> [Required work]: Working from the line that contains "Is the goat" down to the last line below, repeat each line exactly.

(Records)
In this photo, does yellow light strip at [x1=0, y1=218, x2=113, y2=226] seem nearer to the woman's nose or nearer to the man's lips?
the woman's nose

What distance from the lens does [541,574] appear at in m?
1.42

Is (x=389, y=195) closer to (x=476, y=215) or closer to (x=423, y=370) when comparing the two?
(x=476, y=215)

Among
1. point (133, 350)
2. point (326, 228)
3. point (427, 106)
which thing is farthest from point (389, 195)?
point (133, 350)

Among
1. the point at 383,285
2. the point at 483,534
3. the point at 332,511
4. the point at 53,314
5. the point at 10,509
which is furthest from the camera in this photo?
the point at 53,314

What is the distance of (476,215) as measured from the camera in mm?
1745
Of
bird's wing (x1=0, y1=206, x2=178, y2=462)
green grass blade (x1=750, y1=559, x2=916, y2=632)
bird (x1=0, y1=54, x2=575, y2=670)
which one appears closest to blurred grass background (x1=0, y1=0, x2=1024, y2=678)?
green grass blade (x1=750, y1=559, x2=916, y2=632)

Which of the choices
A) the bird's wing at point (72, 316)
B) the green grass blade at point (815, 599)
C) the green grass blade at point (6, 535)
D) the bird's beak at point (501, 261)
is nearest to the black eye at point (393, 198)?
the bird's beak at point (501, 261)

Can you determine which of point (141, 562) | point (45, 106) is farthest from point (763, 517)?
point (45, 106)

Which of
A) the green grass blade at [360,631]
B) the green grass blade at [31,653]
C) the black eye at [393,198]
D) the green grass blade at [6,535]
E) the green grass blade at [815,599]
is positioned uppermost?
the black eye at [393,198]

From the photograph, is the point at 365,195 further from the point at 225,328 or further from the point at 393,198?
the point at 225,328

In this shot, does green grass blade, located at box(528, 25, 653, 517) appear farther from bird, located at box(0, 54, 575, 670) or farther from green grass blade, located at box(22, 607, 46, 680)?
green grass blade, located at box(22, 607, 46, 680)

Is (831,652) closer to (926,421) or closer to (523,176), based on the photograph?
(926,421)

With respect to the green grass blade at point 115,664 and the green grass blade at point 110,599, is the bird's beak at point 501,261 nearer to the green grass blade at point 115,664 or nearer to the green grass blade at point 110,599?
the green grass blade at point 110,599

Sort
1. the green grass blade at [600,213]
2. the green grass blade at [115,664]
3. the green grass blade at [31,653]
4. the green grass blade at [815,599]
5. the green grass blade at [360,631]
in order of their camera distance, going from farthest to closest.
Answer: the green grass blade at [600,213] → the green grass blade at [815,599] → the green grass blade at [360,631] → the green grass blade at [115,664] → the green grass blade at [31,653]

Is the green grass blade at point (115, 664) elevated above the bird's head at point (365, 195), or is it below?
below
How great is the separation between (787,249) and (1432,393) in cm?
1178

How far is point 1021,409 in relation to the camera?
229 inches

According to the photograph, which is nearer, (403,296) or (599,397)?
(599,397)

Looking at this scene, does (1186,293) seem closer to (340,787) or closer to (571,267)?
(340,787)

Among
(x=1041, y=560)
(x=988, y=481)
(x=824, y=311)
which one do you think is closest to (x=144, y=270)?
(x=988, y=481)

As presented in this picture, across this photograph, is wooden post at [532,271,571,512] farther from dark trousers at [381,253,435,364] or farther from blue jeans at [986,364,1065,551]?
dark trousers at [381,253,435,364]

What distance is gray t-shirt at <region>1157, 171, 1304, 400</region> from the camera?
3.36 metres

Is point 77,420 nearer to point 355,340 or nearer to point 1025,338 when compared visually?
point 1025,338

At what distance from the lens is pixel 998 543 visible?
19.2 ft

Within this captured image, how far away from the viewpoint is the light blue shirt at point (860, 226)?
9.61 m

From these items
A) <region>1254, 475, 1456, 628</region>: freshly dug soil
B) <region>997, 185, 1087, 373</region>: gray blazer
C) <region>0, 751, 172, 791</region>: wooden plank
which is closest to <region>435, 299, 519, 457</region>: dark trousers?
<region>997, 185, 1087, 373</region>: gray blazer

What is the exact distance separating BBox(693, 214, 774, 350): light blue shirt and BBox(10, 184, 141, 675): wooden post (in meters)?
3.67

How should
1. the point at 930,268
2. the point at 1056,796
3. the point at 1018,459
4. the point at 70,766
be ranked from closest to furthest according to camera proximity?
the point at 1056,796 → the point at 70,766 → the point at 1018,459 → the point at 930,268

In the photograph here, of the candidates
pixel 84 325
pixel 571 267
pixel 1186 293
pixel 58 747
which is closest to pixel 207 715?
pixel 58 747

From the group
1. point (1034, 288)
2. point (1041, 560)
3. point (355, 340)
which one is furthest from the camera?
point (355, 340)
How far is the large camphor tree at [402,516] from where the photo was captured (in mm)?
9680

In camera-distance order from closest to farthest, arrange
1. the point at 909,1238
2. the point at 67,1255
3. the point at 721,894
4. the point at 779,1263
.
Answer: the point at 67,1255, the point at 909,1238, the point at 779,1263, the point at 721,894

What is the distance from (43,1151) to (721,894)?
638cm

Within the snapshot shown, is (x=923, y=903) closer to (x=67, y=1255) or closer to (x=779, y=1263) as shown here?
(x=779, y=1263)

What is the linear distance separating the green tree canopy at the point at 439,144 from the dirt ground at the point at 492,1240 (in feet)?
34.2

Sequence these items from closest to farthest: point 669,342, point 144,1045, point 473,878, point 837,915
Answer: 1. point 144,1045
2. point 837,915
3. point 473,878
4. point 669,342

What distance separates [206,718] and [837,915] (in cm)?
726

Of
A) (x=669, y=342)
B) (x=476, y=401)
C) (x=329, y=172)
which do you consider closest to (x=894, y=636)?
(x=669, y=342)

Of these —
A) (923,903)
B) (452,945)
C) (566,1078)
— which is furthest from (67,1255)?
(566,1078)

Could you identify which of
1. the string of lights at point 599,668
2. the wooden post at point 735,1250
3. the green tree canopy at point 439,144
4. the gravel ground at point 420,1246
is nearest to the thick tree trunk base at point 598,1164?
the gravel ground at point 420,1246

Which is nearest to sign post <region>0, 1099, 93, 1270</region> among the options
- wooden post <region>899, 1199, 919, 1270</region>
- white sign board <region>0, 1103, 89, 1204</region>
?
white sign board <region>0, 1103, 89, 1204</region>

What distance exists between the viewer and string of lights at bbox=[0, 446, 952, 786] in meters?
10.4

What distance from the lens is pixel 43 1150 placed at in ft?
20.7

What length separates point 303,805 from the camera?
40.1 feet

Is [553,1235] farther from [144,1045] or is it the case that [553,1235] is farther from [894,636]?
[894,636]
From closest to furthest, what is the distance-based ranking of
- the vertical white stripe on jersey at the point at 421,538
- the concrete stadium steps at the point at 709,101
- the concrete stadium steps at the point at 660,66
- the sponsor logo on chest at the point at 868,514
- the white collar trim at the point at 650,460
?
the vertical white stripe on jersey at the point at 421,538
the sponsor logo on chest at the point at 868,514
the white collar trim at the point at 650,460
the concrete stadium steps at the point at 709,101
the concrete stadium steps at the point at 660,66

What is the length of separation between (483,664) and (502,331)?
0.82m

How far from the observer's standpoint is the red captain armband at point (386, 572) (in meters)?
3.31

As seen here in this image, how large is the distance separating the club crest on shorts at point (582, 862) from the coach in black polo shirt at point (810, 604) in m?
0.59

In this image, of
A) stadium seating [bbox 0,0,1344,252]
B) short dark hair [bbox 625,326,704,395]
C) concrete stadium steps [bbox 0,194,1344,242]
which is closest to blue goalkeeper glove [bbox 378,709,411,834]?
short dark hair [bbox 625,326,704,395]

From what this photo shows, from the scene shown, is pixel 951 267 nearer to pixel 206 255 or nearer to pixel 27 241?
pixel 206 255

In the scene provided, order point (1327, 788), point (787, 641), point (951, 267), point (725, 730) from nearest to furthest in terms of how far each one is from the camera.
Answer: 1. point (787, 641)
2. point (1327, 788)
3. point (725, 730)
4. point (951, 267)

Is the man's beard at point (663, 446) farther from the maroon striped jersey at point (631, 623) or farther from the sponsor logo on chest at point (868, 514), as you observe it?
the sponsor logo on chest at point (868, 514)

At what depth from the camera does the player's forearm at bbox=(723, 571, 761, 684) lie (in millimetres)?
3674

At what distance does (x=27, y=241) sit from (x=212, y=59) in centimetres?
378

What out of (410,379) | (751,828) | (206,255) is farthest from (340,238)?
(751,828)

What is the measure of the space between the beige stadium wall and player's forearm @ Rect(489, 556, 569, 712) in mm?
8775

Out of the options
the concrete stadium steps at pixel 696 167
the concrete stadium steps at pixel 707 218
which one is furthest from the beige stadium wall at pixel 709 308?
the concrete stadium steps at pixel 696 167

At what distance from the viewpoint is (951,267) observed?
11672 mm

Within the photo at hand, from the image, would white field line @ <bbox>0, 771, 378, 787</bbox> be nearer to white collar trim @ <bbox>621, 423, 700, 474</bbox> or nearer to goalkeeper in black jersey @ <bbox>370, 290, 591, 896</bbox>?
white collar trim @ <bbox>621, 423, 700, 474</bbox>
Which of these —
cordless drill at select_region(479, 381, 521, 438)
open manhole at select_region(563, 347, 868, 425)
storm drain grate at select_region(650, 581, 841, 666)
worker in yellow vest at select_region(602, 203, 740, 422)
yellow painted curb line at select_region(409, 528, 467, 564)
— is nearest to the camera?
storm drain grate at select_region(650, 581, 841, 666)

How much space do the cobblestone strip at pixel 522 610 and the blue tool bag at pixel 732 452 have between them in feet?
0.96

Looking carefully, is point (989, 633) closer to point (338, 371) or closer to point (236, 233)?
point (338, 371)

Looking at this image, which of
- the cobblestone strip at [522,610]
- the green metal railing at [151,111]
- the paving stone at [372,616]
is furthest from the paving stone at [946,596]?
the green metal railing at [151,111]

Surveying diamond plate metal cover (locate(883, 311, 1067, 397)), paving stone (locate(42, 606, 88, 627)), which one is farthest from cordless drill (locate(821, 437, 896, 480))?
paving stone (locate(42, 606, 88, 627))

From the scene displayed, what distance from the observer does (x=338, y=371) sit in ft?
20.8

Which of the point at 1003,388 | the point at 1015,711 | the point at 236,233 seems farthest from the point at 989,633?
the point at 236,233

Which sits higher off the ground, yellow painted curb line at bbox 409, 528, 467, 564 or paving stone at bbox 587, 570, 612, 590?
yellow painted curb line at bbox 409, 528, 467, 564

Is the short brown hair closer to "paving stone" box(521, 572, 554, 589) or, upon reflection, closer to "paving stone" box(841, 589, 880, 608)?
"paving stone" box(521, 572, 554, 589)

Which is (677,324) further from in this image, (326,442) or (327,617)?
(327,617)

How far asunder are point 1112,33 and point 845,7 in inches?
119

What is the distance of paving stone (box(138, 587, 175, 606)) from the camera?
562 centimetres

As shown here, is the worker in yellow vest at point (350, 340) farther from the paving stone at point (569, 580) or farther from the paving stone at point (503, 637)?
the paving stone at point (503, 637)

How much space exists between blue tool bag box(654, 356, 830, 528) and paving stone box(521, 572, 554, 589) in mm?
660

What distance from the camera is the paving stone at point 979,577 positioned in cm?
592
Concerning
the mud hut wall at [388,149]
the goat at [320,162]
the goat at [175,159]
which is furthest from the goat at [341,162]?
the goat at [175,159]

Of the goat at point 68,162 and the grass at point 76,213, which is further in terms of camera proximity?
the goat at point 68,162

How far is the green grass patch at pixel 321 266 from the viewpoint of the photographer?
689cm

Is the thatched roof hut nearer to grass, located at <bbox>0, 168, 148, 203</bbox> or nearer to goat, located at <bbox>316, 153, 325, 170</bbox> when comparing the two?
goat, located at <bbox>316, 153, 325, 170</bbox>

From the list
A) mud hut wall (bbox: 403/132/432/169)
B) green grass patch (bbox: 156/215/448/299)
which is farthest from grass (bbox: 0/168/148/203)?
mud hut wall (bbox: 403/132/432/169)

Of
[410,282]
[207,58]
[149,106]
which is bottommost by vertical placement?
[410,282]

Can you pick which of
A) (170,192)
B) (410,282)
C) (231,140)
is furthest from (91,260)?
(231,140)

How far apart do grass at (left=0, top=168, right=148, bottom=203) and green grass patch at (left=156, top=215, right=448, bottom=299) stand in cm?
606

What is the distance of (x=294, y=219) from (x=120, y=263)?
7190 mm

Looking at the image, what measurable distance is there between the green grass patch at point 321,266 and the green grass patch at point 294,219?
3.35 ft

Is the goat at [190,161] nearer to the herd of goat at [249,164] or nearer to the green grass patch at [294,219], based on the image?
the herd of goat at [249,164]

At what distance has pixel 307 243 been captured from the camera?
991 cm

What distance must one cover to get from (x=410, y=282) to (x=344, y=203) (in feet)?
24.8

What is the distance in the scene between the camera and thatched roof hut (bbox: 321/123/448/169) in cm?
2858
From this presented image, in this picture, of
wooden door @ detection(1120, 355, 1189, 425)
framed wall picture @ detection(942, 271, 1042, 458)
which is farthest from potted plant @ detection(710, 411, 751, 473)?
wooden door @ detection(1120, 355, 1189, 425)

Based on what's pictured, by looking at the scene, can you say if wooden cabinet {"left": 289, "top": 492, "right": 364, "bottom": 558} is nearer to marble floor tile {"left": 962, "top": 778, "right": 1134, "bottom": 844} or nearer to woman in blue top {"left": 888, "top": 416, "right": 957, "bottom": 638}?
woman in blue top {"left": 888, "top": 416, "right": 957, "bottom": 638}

> [Finished exercise]:
Is the goat at [190,161] nearer to the herd of goat at [249,164] or nearer to the green grass patch at [294,219], based on the image?
the herd of goat at [249,164]

At what distance has pixel 307 243 been captured from the camera?
991 cm

What distance must one cover to get from (x=410, y=282) to (x=344, y=203) (in feet)?
24.8

What is the distance in the scene between the camera and thatched roof hut (bbox: 321/123/448/169) in cm?
2858
From this presented image, in this picture, of
wooden door @ detection(1120, 355, 1189, 425)
framed wall picture @ detection(942, 271, 1042, 458)
which is farthest from potted plant @ detection(710, 411, 751, 473)?
wooden door @ detection(1120, 355, 1189, 425)

Based on what's pictured, by looking at the scene, can you say if wooden cabinet {"left": 289, "top": 492, "right": 364, "bottom": 558} is nearer to marble floor tile {"left": 962, "top": 778, "right": 1134, "bottom": 844} or nearer to woman in blue top {"left": 888, "top": 416, "right": 957, "bottom": 638}?
woman in blue top {"left": 888, "top": 416, "right": 957, "bottom": 638}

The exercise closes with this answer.